It should be a priority for all politicians to support the development of small to medium sized enterprises (SMEs). They are the lifeblood of our economy.
Businesses, large or small, face similar problems but the major difference is the limited resources available to the small business owner. SME owners struggle to manage existing red tape and cumbersome employment laws while trying to make a profit. Inevitably, crucial areas such as research & development (R&D) and innovation are seen as a further cost or burden, rather than an opportunity.
I have first-hand experience of running a small business as both I, and my wife, have owned enterprises. I understand the pressures. The long working hours place huge pressures on all aspects of family and social life. Our businesses couldn’t afford to employ the experts so readily available to the multi-nationals. When faced with a problem ‘you’ had to solve it.
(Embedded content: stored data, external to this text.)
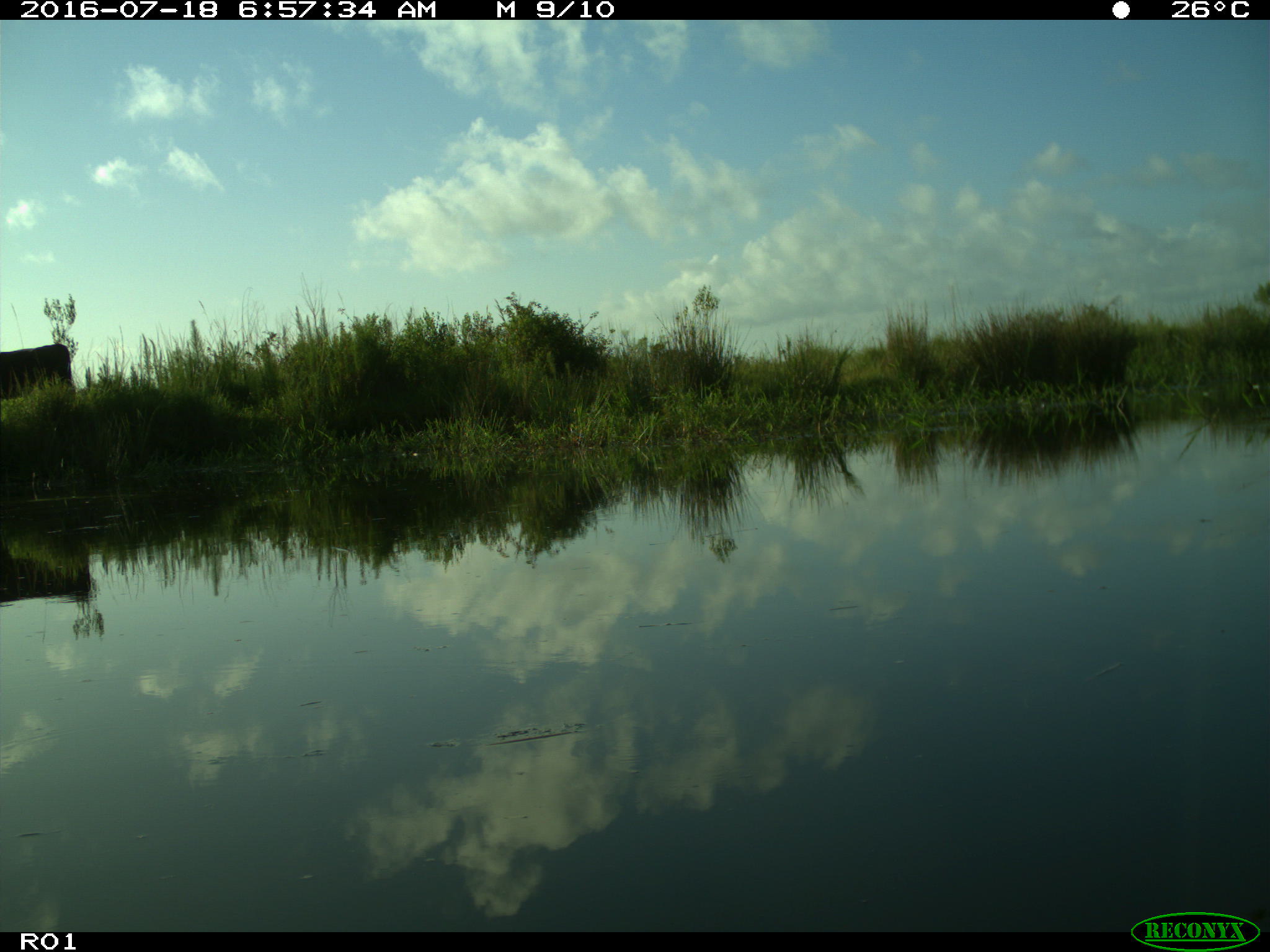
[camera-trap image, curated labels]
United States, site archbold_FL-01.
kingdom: Animalia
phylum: Chordata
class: Mammalia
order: Artiodactyla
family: Bovidae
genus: Bos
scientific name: Bos taurus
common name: domestic cow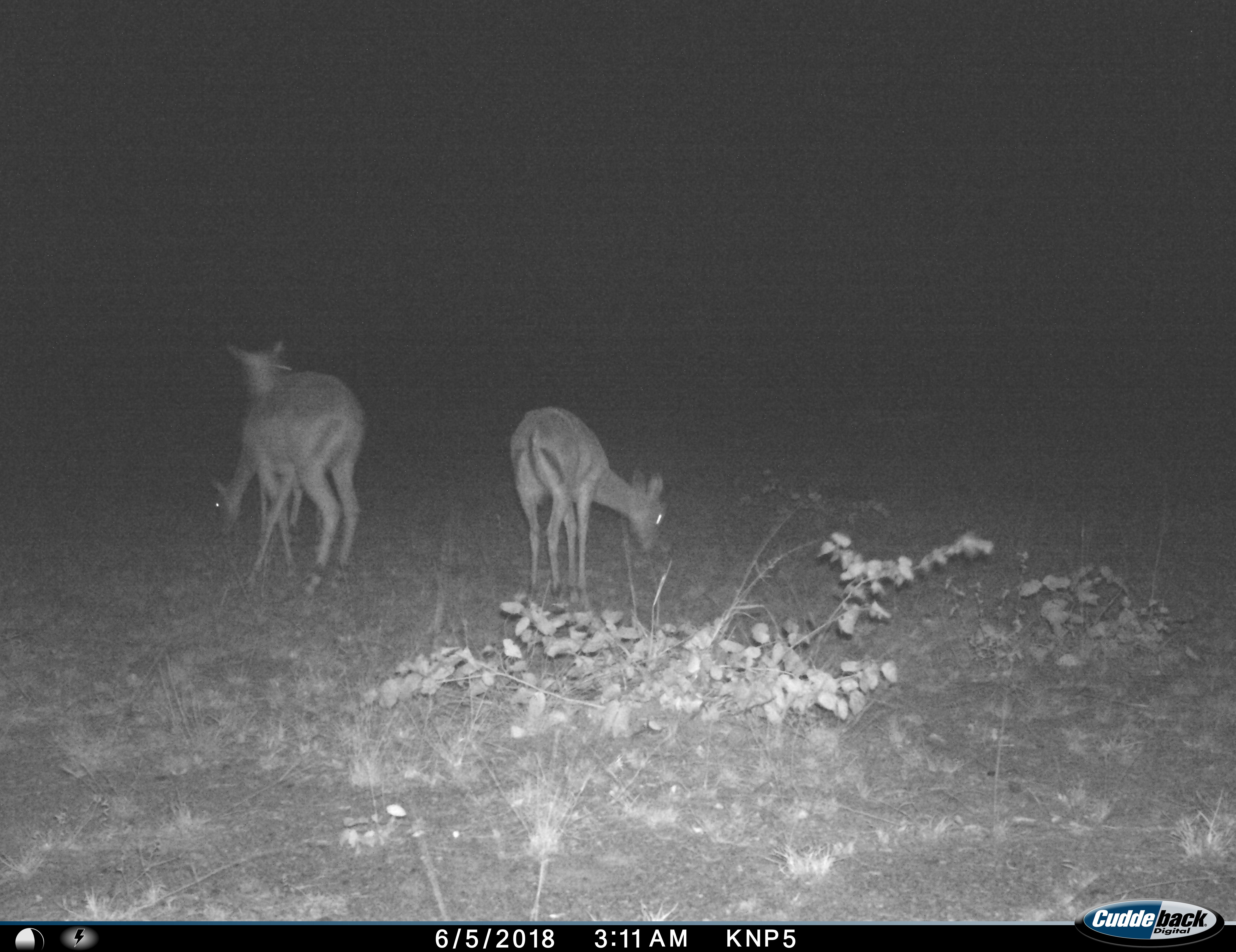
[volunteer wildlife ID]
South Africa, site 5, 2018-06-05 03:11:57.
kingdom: Animalia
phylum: Chordata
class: Mammalia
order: Artiodactyla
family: Bovidae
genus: Aepyceros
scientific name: Aepyceros melampus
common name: impala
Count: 3.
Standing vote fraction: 56%.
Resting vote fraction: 0%.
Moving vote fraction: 33%.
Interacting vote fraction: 0%.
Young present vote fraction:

Time off for sickness wasn’t an option.
SMEs are also challenged by the rapid technological and other market changes within their industry. Upgrading equipment can be difficult when faced with increasing rent and rates costs while constantly battling to maintain a healthy cash flow. All too often the SME owner will hear “the cheque is in the post” or will be hit with productivity problems through employee sickness. Each of these costs is much more critical to the small manufacturer or retailer than to the leading brand name.
Northern Ireland needs to encourage private sector growth. The economy needs a generation with an entrepreneurial spirit. However, with such pressures and limited fiscal easement for SMEs why would our brightest young people consider self-employment? Why would they take the risk when they can have secure careers within the public sector? Through offering more adequate and realistic start-up support, I believe those with an entrepreneurial spirit would be more motivated to deliver the sort of success we consider essential to our future economic well-being.
Northern Ireland is an SME economy, and SMEs hold great expectations from the newly devolved Assembly. They want to see delivery of policy which results in a potential workforce with greater literacy and numeric skills. The Federation of Small Businesses has already highlighted this issue as being a foundation stone which is needed if economic success is to be attained. Through a multi-agency approach many necessary government policies, which regulate businesses, could be reviewed and harmonised so as SMEs do not have to communicate the same piece of information to several different agencies. This would bring greater efficiencies for government and also for businesses.
Applications for financial assistance, to support agreed business projects, are seen to be more complex than necessary. As a public servant, I understand the need for accountability. However, companies are discouraged from making applications by a wall of bureaucracy. The taxation system is excessively complex with employers being asked to take on collection and payment roles that, arguably, should be the responsibility of a government Department. Employers’ need a greater role in developing skills programmes that more adequately meet the demands of industry sectors. Having to provide basic skills training to already college trained vocationally qualified new employees is costly, time consuming and an overall drain on limited resources. The R&D tax credit system should be made small business friendly.
Small business owners and managers have been constantly stretched by multinational competition, banks and, during the decades of direct rule, by government. Thankfully, we now have devolution, and I know that my DUP colleague Nigel Dodds, the Minister for Enterprise, Trade and Investment, is fully committed to reducing bureaucracy and developing a skills-based entrepreneurial economy. At last, the economy is being given the profile it deserves, and I am optimistic that we can now create an environment in which SMEs can prosper and grow.